Canadian millennials are more optimistic about their ability to afford their ideal retirement lifestyle compared to baby boomers, according to a survey released Wednesday by Bank of Montreal.
The survey found that 47% of millennial respondents (aged 18-34) are positive about their ability to afford their ideal retirement lifestyle, compared to just one-third of boomers (aged 50-68).
In addition, millennials reported that they feel they would need, on average, more than $400,000 saved to live their ideal retirement lifestyle; $60,000 more than boomers reported.
When comparing retirement savings targets, as well as RRSP savings to date for both age groups, millennials reported they would need an average of $441,610 saved for retirement. Millennials currently have an average of $15,194 saved in their RRSPs.
Boomers said they would need an average of $385,184 saved for retirement, and currently have an average of $65,394 saved in their RRSPs.
“Millennials are in an age category where they feel they have enough time to accomplish their retirement goals, whereas for boomers retirement is just around the corner, says Chris Buttigieg, senior manager, Wealth Planning Strategy, BMO Financial Group. “Millennials will soon find out that there will be many other priorities and life goals that will start to tug at the purse strings.”
Buttigieg says millennials should take heed of any lessons learned from their parents on what works and what doesn’t with saving for retirement including managing debt, seeking professional financial advice and saving earlier in life.
“The issue of time is an important one with retirement planning,” says Buttigieg. “There has been research focused on the benefit of saving and planning.

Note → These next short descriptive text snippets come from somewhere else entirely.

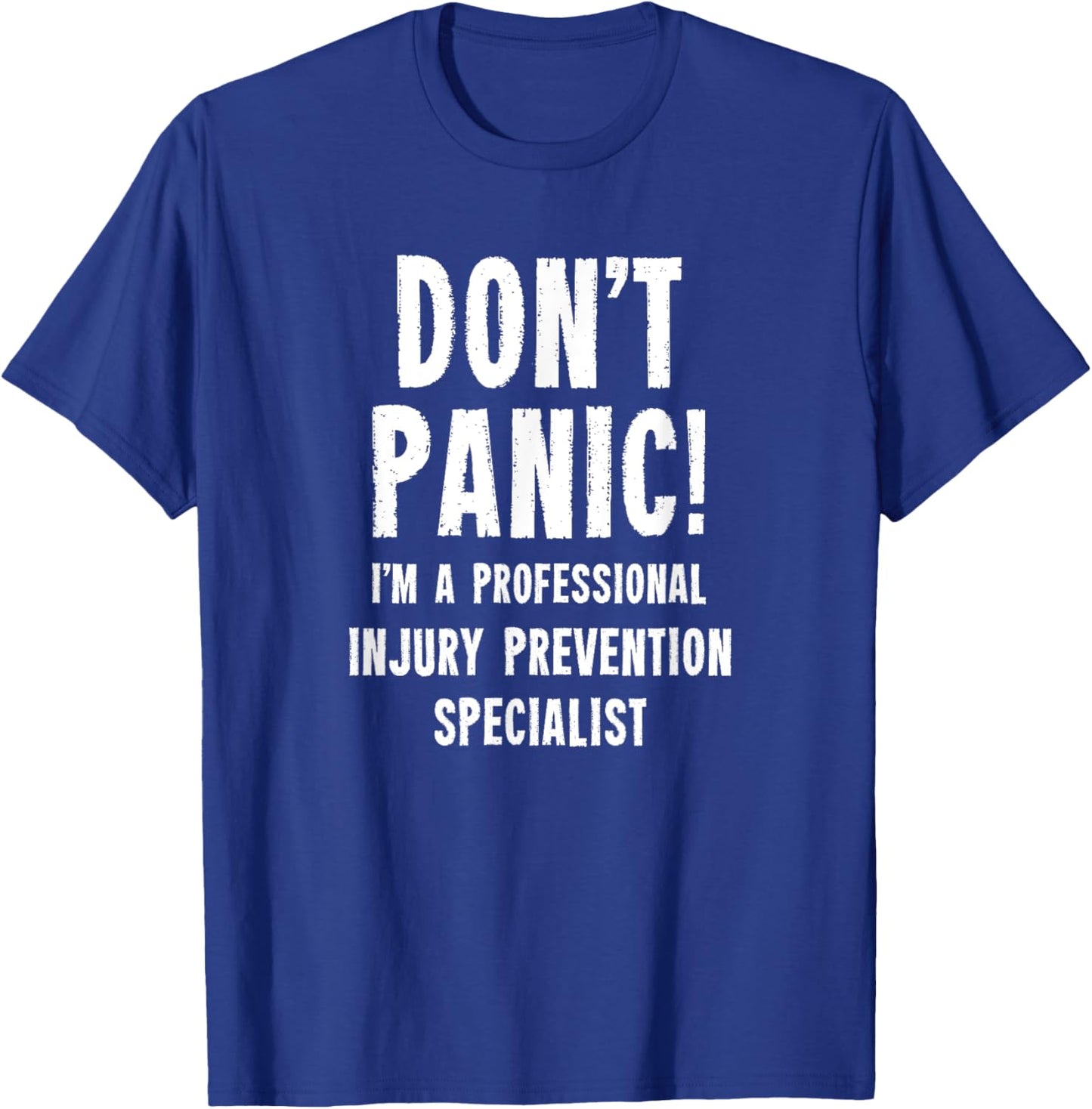 Injury Prevention Specialist T-Shirt - T-Shirt | Royal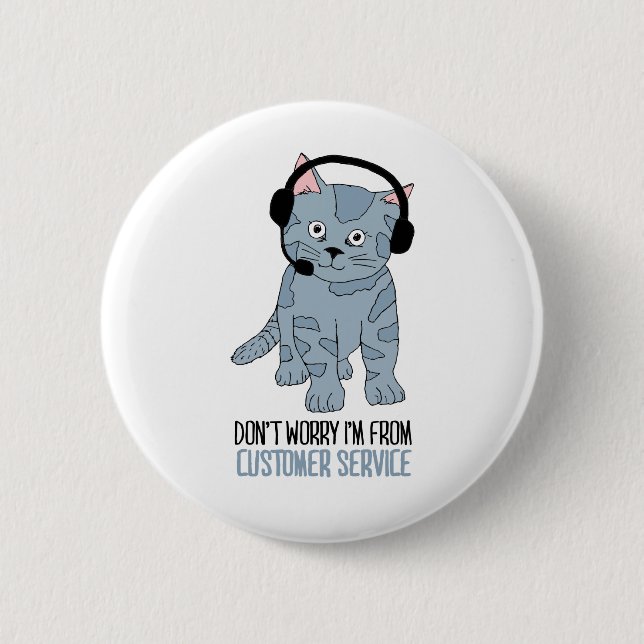 Badge Rond 5 Cm Chat souriant amusant Soutien à la clientèle Epic  (Devant)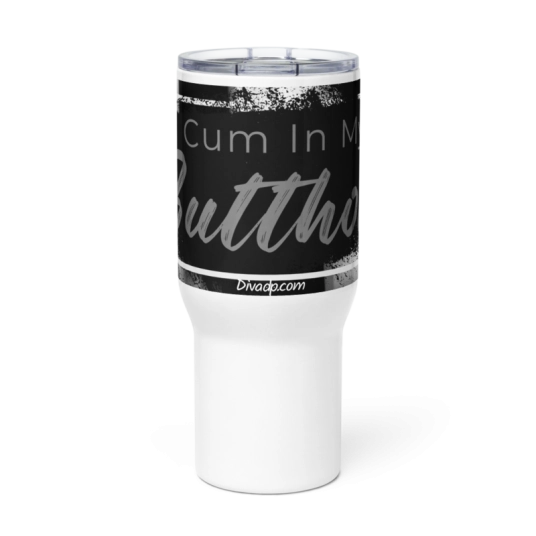 Cum In My Butthole On 40 oz Travel Mug with a Handle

What we have seen is that 72% of Canadians say they should have started saving for retirement before the age of 30, but only 41% actually did.”
The study also identified the biggest concerns of both groups about retirement. The top worry for both millennials and boomers is not having enough saved to do all the things they want to do in retirement (40%and 44% respectively).
Other worries identified included: Declining physical abilities and mobility, poor health and/or the prospect of dying , spending more money than they had planned and being bored.